Nel mondo  milioni di persone non possono soddisfare ai loro bisogni alimentari. Sono le sterminate masse dei poveri dei paesi asiatici, della maggior parte dei popoli africani e di non pochi paesi dell’America Latina. Anche alcuni paesi europei si trovano in serie difficoltà, schiavizzati da sistemi politici ed economici spietati. La situazione di questi dannati della terra sembrava dovesse accendersi di nuova speranza per la promessa di un boom economico, e per il crollo di vari regimi oppressivi. Si era preannunciata un’era nuova, in cui essi avrebbero finalmente potuto impiegare le loro risorse per ricostruirsi nella giustizia, nella libertà e partecipare con tutti gli altri paesi del mondo ai beni della terra e allo scambio arricchente di culture. Una umanità che doveva marciare compatta verso questa nuova fase della storia, denominata globalizzazione. Ma essi sono stati globalizzati dalle ingiustizie di sempre, dai nazionalismi egoisti e dai ladroni di turno. E così i poveri, sempre più poveri, assistono impotenti al degrado della loro terra, sperimentano la disoccupazione e la miseria, e non poche volte sono defraudati della dignità di nazione, costretti dalla logica degli interessi economici delle multinazionali. I poveri diventano sempre più lo scarto dell’umanità.

3. La missione è dove il consumismo disumanizza

Riesce difficile quantificare i rifiuti organici e inorganici delle nostre città. Un solo giorno di sciopero della nettezza urbana è sufficiente per rendere sporche, inquinate, intasate e impraticabili le nostre strade. Si è calcolato che i rifiuti alimentari di un giorno, in una città come  Roma, possono sfamare un milione di persone.

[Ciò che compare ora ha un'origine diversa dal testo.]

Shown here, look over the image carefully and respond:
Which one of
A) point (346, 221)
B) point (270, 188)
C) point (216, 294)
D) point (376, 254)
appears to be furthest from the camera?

L’Occidente e i paesi industrializzati degli altri continenti hanno immesso la cultura del consumismo, dove i valori sono il denaro, il successo, la competitività, l’individualismo. Tutto questo ha depauperato la persona e la società. L’uomo è ridotto ad una cifra, a un bene di consumo. Vale tanto quanto possiede e consuma, senza rendersi conto che l’uomo viene sempre posseduto da ciò che  possiede, o meglio da ciò che pensa di possedere. Se poi arriva improvvisamente un virus invisibile, che distrugge tutto, allora l’angoscia, la disperazione e solitudine segnano pesantemente chi ha basato la sua vita sull’avere. Quel Vangelo di Cristo, che è stato sempre vicino ai poveri, ci vuole riportare alla nostra vera dimensione, quando ci chiede di avere fame e sete di giustizia; perché allora saremo veramente saziati. Quel Vangelo esige da noi una mentalità di condivisione, perché i beni della terra sono di tutti.